Le concept, qui fait fureur, se révèle péjoratif pour celui qui s’en voit affublé. L’ascension sociale constitue pourtant l’un des fondements de notre société et de notre méritocratie républicaine.

Vintage engraving of an Anglo Saxon Plough and Ploughman

Ça y est, le mot est lâché. La nouvelle mode sémantique fait du « transfuge » le Graal des gens intelligents ! Au fond, depuis les salons du Marais où les Précieuses embrasaient les beaux esprits, rien n’a vraiment changé. Mais qu’est-ce qui se cache derrière cet alignement intellectuel en forme d’anathème ?

Bien évidemment, la question de la réussite sociale mérite d’être posée : ses ressorts intimes, l’écosystème qu’elle suppose, ses conséquences individuelles sont à explorer. Il en va ainsi du fonctionnement d’une société dont le moteur est de promouvoir l’évolution de chacun pour assurer son renouvellement et, du moins l’espère-t-on, son progrès. Ce principe fonde même la continuité de la société, et ce malgré les changements et les révolutions.

Ainsi, le paysan médiéval qui labourait son champ l’épée aux côtés, en devenant noble, le mercier marchand de l’Ancien régime, qui achète sa charge de secrétaire du Roi, ou le bourgeois de 1880 devenu industriel sont tous des transfuges.
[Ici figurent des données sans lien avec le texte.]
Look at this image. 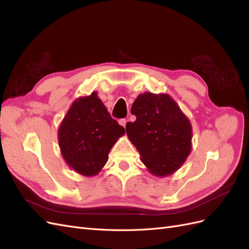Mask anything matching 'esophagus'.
Here are the masks:
<instances>
[{
	"instance_id": "1",
	"label": "esophagus",
	"mask_w": 249,
	"mask_h": 249,
	"mask_svg": "<svg viewBox=\"0 0 249 249\" xmlns=\"http://www.w3.org/2000/svg\"><path fill=\"white\" fill-rule=\"evenodd\" d=\"M118 123H119V124H120V125H123L124 127H125L126 119H124V118H123V119H119V120H118Z\"/></svg>"
}]
</instances>
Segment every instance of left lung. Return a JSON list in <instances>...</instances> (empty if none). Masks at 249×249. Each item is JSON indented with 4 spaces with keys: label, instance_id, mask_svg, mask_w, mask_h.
Returning <instances> with one entry per match:
<instances>
[{
    "label": "left lung",
    "instance_id": "1",
    "mask_svg": "<svg viewBox=\"0 0 249 249\" xmlns=\"http://www.w3.org/2000/svg\"><path fill=\"white\" fill-rule=\"evenodd\" d=\"M134 123L125 124L127 137L153 175L164 177L180 167L191 150L188 118L167 94H140L134 102Z\"/></svg>",
    "mask_w": 249,
    "mask_h": 249
}]
</instances>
Cela en fait-il des traîtres à leur condition d’origine ? Il n’est qu’à contempler les paysages de la France pour voir que châteaux, églises, manoirs, fermes et manufactures sont autant d’empreintes de « réussites » constitutives d’un patrimoine culturel et social commun.
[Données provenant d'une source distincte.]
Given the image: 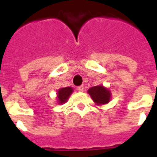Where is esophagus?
Wrapping results in <instances>:
<instances>
[{
    "label": "esophagus",
    "instance_id": "esophagus-1",
    "mask_svg": "<svg viewBox=\"0 0 157 157\" xmlns=\"http://www.w3.org/2000/svg\"><path fill=\"white\" fill-rule=\"evenodd\" d=\"M77 90H78L79 92H83L84 91V86H80L77 87Z\"/></svg>",
    "mask_w": 157,
    "mask_h": 157
}]
</instances>
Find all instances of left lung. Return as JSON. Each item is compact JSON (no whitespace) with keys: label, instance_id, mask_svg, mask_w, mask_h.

L’engouement populaire pour le patrimoine montre d’ailleurs à quel point l’image dévalorisée de l’ascension sociale n’a pas de sens. Cette mise à l’index du « transfuge de classe » porte en soi le germe de la culpabilité, dans une approche, au fond, assez moralisatrice. N’y-aurait-il pas, tapie dans l’ombre, une idée mal digérée de ce qu’est une famille, une lignée, un rapport malsain à l’héritage ? 

De La comédie humaine à l’analyse d’entomologiste de La Recherche du temps perdu, Balzac comme Proust nous parlent de ces parcours d’obstacles qu’implique la réussite sociale pour en dénoncer les bassesses, les dangers, mais aussi les exaltations. Leurs démarches littéraires invitent à soumettre la question au droit d’inventaire davantage qu’à la guillotine.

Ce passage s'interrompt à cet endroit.